• [Document passage]:
I’d have to argue that those are the top 6 reasons why your hubs ain’t all that. There are obviously more, like mommy issues and my afore-mentioned sleeping traumas. Like I said, I’m sure a lot of my husband’s friends will read this and complain how can you tolerate her saying those things in her blog? Well, because it’s all true. My hubs ain’t all that. Neither is yours. Neither are you.

Pig flu, pig head

The CDC just released a zombie apocalypse preparedness memo on their blog and hoards of Americans are now scrambling around in terror over the fact that the CDC would give credit to such a thing.

Okay, maybe it hasn’t been in terror, but a lot of people are most certainly taking it seriously.

Sad to say, but the post by the CDC was actually a joke.  Well, not even so much a joke as a backhanded way of trying to make Americans prepared for actual emergencies facing us every day.  And they said just that in the opening lines of the post:  “maybe you’ll even learn a thing or two about how to prepare for a real emergency.”

• [Activity]: From the blog post, pull out word for word the part that opens with the words containing "Pig flu, pig head" and closes with "taking it seriously.". The entries that come next have nothing to do with the blog post.

• [Records provided]:
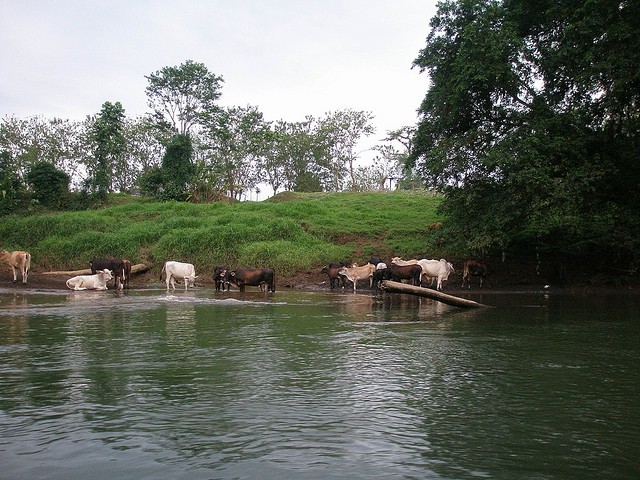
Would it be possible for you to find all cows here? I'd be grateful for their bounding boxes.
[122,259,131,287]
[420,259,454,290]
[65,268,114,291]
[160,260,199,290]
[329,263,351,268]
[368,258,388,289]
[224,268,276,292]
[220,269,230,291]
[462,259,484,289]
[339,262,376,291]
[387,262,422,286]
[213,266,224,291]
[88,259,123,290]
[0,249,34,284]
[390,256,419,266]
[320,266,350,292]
--
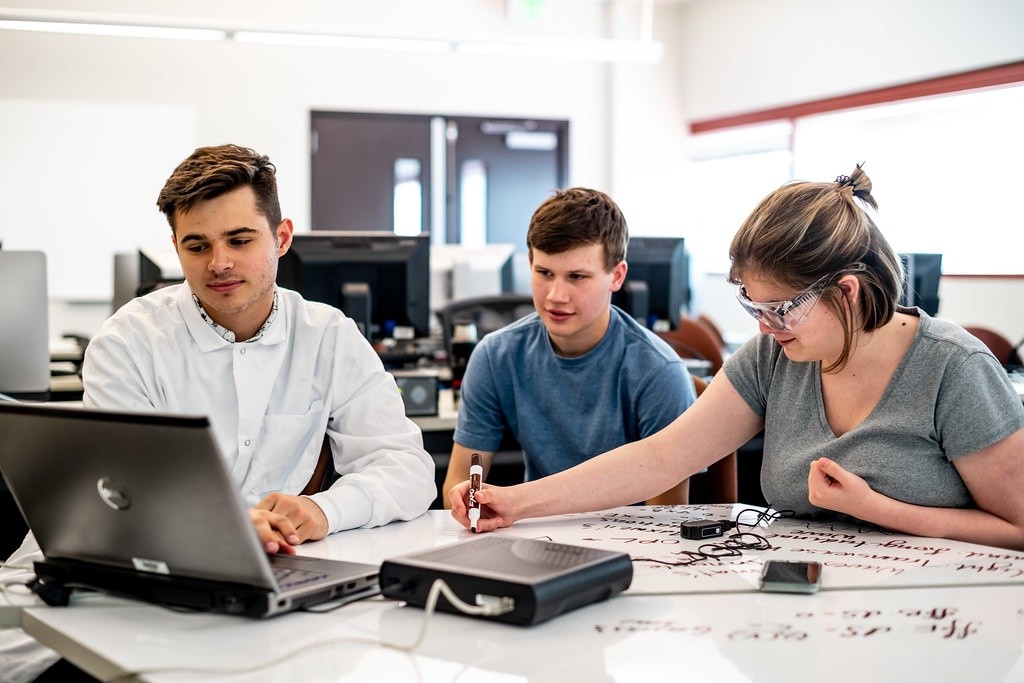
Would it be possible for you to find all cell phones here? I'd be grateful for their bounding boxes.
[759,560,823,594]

• [Solution to this exercise]:
Pig flu, pig head

The CDC just released a zombie apocalypse preparedness memo on their blog and hoards of Americans are now scrambling around in terror over the fact that the CDC would give credit to such a thing.

Okay, maybe it hasn’t been in terror, but a lot of people are most certainly taking it seriously.